• _Work to complete_
The result should be a verbatim copy of the whole listing.

• _Materials provided_
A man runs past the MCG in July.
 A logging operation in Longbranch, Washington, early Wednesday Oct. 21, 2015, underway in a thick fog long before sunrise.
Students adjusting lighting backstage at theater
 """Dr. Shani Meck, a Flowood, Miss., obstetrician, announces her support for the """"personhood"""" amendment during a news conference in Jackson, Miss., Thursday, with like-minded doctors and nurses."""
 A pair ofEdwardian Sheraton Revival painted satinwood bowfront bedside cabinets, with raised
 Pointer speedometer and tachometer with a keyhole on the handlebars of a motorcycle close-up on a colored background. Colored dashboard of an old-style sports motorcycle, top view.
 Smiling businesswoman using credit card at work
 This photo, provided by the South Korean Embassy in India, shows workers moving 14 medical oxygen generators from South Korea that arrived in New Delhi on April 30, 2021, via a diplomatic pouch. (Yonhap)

• _Output of the task_
A man runs past the MCG in July.
 A logging operation in Longbranch, Washington, early Wednesday Oct. 21, 2015, underway in a thick fog long before sunrise.
Students adjusting lighting backstage at theater
 """Dr. Shani Meck, a Flowood, Miss., obstetrician, announces her support for the """"personhood"""" amendment during a news conference in Jackson, Miss., Thursday, with like-minded doctors and nurses."""
 A pair ofEdwardian Sheraton Revival painted satinwood bowfront bedside cabinets, with raised
 Pointer speedometer and tachometer with a keyhole on the handlebars of a motorcycle close-up on a colored background. Colored dashboard of an old-style sports motorcycle, top view.
 Smiling businesswoman using credit card at work
 This photo, provided by the South Korean Embassy in India, shows workers moving 14 medical oxygen generators from South Korea that arrived in New Delhi on April 30, 2021, via a diplomatic pouch. (Yonhap)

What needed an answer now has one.